··· RECORDS FOR THE TASK

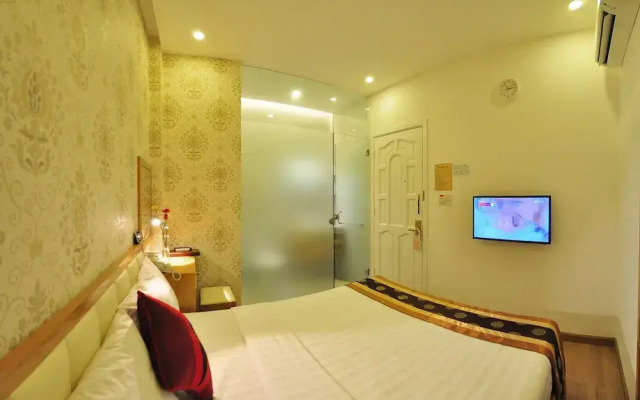 Minh Vy Hotel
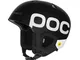 POC Auric Cut BC MIPS - Casco da sci e snowboard ben ventilato, adattabile e versatile per...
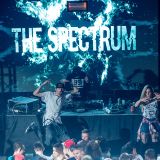 TML live @ The Spectrum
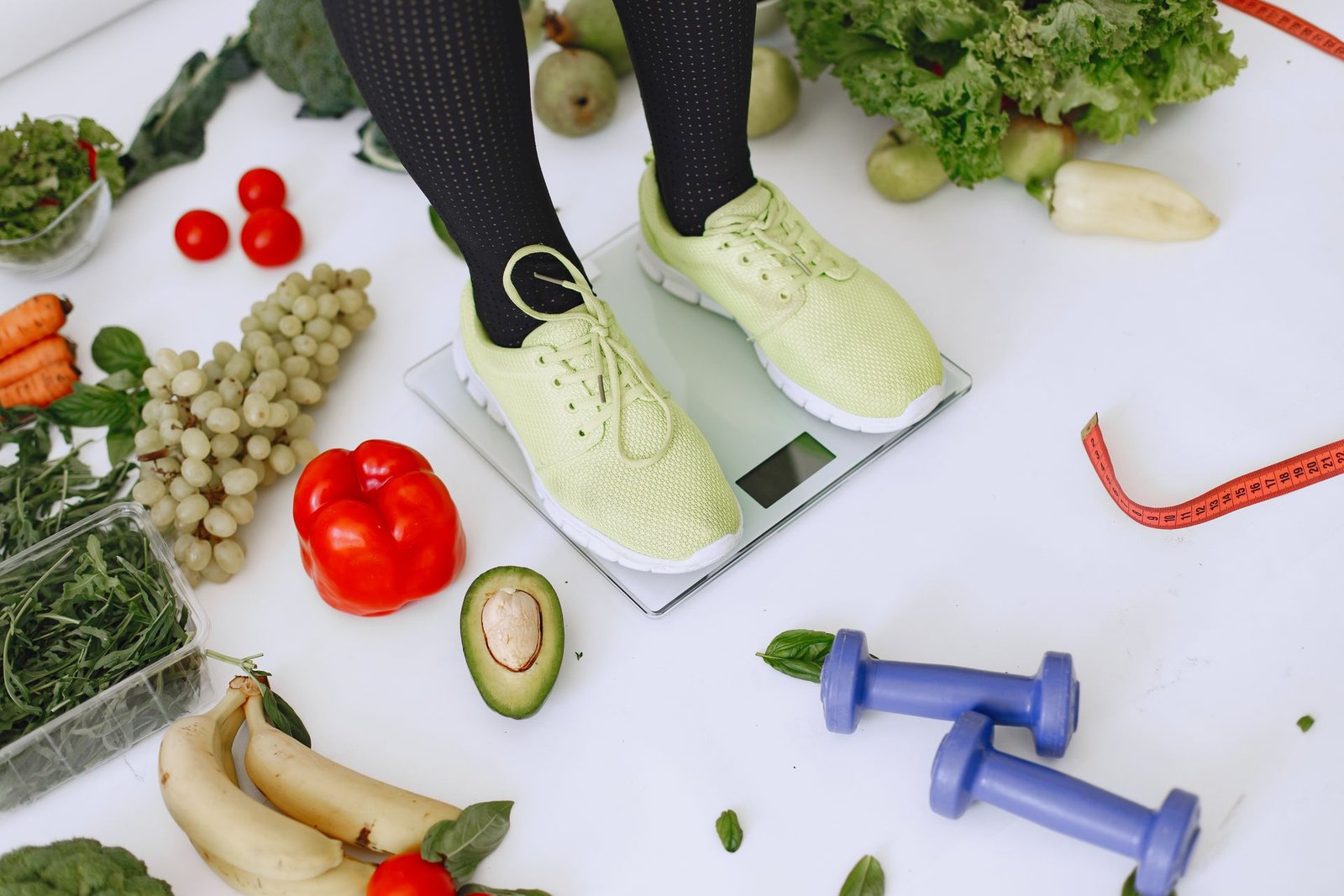 Fat Loss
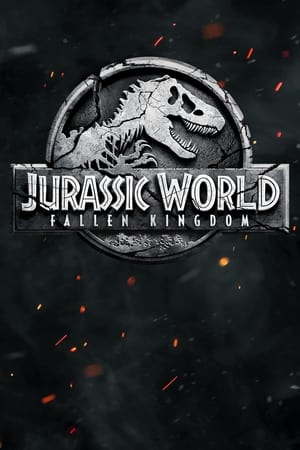 Jurassic World Fallen Kingdom (2018) (Org) Dual Audio | Hindi Full Movie BluRay 400MB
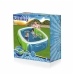 Inflatable Paddling Pool for Children Bestway 168 x 168 x 56 cm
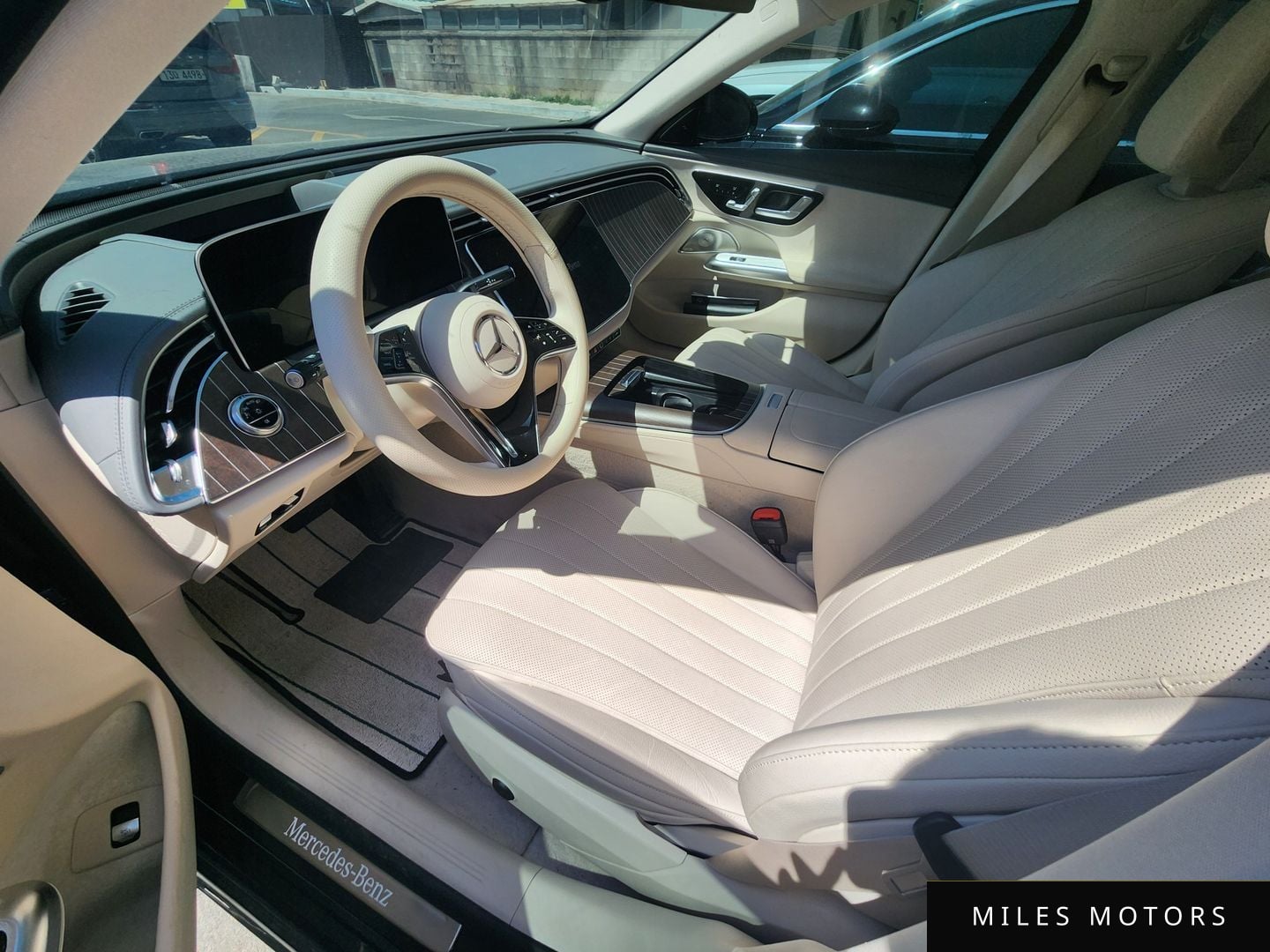 Mercedes-Benz E-Class W214 2025 — миниатюра 7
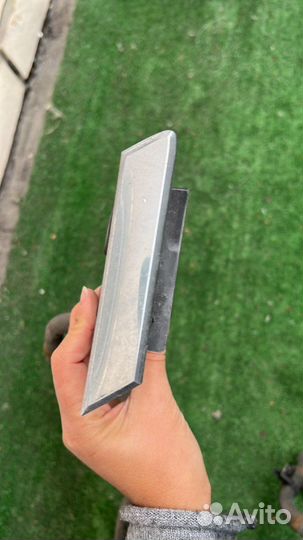 Форсунки омывателя фар subaru legacy outback bl bp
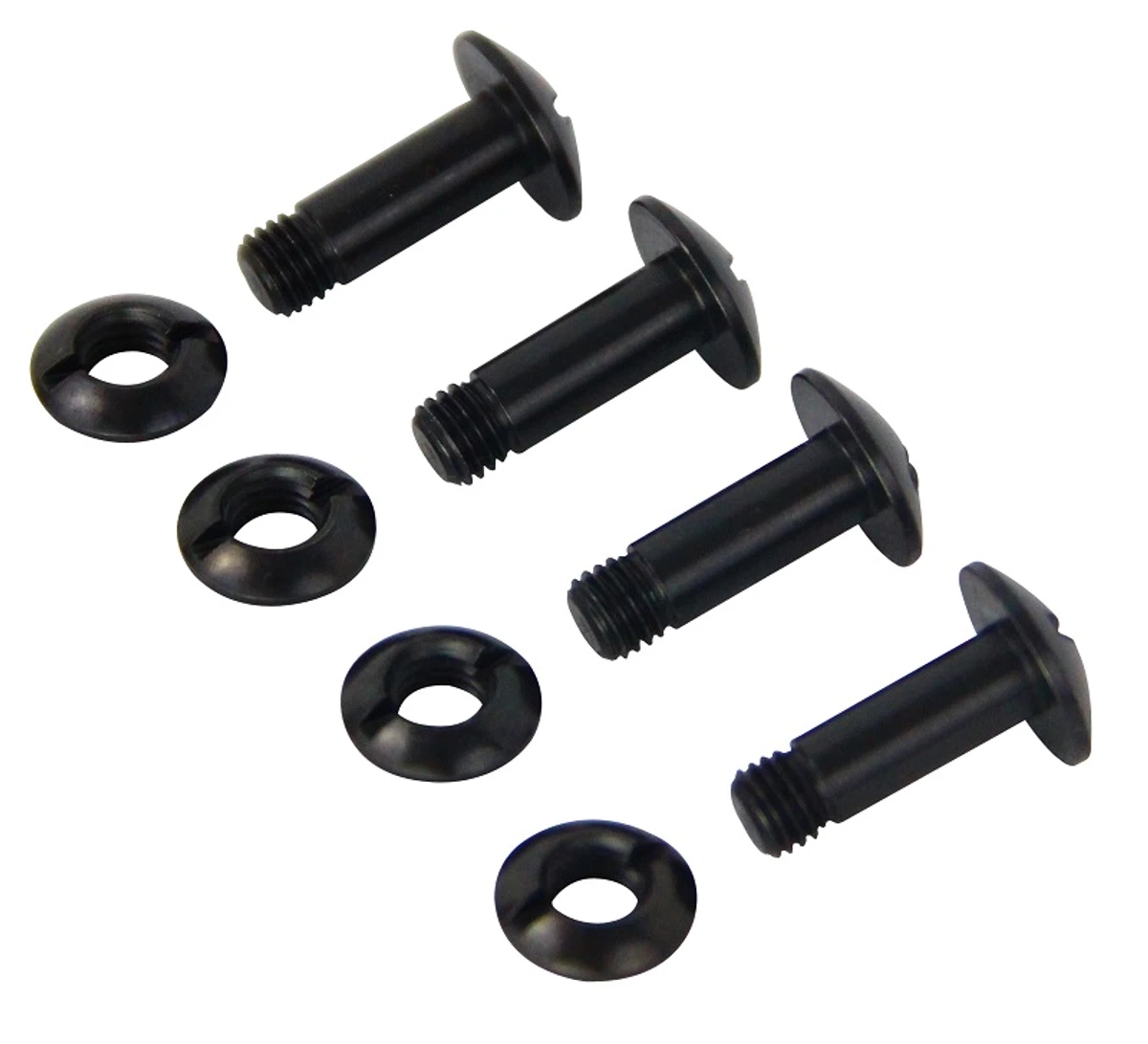 Team Wendy® CAM FIT™ Retention System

······

• _TASK STATEMENT_: Produce an exact copy of the lines from the line with "TML live @ The Spectrum" through the last line of the data above, both ends included. No pictures belong in it.

• _EXERCISE ANSWER_:
 TML live @ The Spectrum
 Fat Loss
 Jurassic World Fallen Kingdom (2018) (Org) Dual Audio | Hindi Full Movie BluRay 400MB
 Inflatable Paddling Pool for Children Bestway 168 x 168 x 56 cm
 Mercedes-Benz E-Class W214 2025 — миниатюра 7
 Форсунки омывателя фар subaru legacy outback bl bp
 Team Wendy® CAM FIT™ Retention System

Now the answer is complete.